Periodicals – Pathetic Plight
THE 20TH CENTURY has seen a flourish of periodicals in Tamil Nadu. Visionaries foresaw the potential for expanding leadership in line with expanding literacy. There were several attempts at launching magazines with literary flourish, short stories, poems and serlalising novels. AnandaVikatan commenced publication 94 years ago. With vision SS Vasan, who acquired it, nurtured it with rich content and innovation. It employed writers like R Krishnamurthy (Kalki), R Mahadevan (Devan) and brilliant managers like T Sadasivam [TS). Who took it to great heights.
In 1941 the duo, Kalki and TS, launched Kalki with the support of MS Subbulakshmi. In 1948, focusing on the youth, Kumudam was launched by two brilliant young postgraduates in law. Dozens of other magazines sprouted. But these three expanded and flourished for decades.
Covid-19 has wreaked havoc on periodicals. With the lockdown of printing, postal and railway services the entire distribution chain got disrupted. At the tail end of advertising, these suffered the worst due to the thinning of advertising budgets. Strangely, Tamil Nadu also shut down accreditation and allocation of advertisements by the government for periodicals.
The venerated Kalki suffered the worst and announced closure of the print edition.

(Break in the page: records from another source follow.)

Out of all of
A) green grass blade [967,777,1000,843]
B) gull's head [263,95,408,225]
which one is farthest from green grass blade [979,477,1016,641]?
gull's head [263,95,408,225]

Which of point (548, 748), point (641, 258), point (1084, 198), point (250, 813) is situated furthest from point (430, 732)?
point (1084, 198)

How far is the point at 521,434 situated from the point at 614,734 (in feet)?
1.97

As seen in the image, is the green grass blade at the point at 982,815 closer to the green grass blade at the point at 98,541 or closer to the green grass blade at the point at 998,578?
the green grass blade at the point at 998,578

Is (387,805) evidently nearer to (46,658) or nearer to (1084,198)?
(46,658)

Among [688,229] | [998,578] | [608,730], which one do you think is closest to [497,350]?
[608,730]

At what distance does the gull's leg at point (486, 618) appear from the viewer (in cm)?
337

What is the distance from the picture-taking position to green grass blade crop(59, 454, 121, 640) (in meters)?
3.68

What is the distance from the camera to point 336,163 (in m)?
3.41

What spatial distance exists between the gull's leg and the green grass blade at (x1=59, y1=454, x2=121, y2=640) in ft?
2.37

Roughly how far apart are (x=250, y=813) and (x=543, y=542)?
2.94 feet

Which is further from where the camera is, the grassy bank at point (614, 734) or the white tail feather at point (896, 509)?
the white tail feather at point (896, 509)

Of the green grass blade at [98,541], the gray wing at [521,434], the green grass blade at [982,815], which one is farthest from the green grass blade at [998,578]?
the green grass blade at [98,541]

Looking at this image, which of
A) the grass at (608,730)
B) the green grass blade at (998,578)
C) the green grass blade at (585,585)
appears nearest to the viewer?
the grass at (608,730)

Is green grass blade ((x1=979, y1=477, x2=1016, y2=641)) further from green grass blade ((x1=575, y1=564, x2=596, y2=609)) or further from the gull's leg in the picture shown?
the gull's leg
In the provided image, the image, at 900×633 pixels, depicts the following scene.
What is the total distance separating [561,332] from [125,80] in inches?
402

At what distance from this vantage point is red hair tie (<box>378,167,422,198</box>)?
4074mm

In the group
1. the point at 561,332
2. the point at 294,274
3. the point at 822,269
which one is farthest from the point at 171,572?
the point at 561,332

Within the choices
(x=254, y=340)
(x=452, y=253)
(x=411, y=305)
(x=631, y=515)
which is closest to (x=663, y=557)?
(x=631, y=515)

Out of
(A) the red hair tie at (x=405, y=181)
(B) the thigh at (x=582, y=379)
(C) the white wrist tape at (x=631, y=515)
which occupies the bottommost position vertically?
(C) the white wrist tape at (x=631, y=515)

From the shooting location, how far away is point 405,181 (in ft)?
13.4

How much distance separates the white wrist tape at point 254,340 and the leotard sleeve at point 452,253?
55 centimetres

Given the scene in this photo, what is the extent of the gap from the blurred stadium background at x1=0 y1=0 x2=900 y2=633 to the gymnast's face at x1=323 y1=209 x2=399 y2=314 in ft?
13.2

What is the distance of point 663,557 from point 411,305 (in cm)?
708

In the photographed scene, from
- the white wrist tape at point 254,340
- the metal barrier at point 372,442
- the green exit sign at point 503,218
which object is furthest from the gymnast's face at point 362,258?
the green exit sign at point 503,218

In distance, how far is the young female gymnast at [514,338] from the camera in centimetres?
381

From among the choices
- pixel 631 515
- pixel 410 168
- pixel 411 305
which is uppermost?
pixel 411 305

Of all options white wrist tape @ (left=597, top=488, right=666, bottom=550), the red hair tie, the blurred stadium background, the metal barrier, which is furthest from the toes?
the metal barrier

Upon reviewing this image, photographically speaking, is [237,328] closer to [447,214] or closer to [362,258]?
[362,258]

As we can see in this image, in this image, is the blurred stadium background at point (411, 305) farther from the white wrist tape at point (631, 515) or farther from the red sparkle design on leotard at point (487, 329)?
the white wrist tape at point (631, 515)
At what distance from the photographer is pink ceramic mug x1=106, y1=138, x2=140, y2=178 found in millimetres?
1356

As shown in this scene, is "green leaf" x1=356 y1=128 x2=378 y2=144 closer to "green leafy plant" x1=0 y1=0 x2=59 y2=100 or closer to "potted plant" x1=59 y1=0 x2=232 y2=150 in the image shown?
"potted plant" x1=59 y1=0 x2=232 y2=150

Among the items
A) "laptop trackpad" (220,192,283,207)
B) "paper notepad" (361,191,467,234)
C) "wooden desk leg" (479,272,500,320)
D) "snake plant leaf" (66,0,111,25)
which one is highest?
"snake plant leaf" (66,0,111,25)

Several other publications like PuthiyaThalaimurai, Sportstar of The Hindu group also ceased publication.
Particularly tragic is the closure of the print edition of Kalki with which Rajaji, TKC and other stalwarts of Tamil Nadu were associated. Multifaceted editor RK had presented several brilliant novels on the hoary history of the Tamils, Cholas and the Pallavas in particular. In fact, several lakh readers owe their knowledge and interest in Tamil history and pride in Tamil culture,architecture, music … to Kalki. Of course, the staunch congressman RK was actively involved in the freedom movement and was a connoisseur of music.
The famous couple MS Subbulakshmi-T Sadasivam, also built a national stature for this publication.After a glorious run for close to eight decades the stoppage of Kalki print edition is a sign of the decline of the print medium.